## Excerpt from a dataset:
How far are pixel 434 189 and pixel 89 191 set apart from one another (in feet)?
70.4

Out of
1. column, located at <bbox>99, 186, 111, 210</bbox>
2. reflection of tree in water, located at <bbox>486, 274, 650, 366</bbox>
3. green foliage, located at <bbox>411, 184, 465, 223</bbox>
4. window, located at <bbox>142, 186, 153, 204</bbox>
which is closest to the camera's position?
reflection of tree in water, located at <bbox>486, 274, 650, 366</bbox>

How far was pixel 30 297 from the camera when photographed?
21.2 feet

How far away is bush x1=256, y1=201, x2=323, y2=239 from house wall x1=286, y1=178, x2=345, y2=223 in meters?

## WHAT THIS TASK INVOLVES:
Can you rewrite the material from the line that contains "How far was" through the end, with "camera" swapped for "viewer" and everything else unchanged?

## COMPLETE OUTPUT:
How far was pixel 30 297 from the viewer when photographed?
21.2 feet

How far away is bush x1=256, y1=201, x2=323, y2=239 from house wall x1=286, y1=178, x2=345, y2=223 in meters?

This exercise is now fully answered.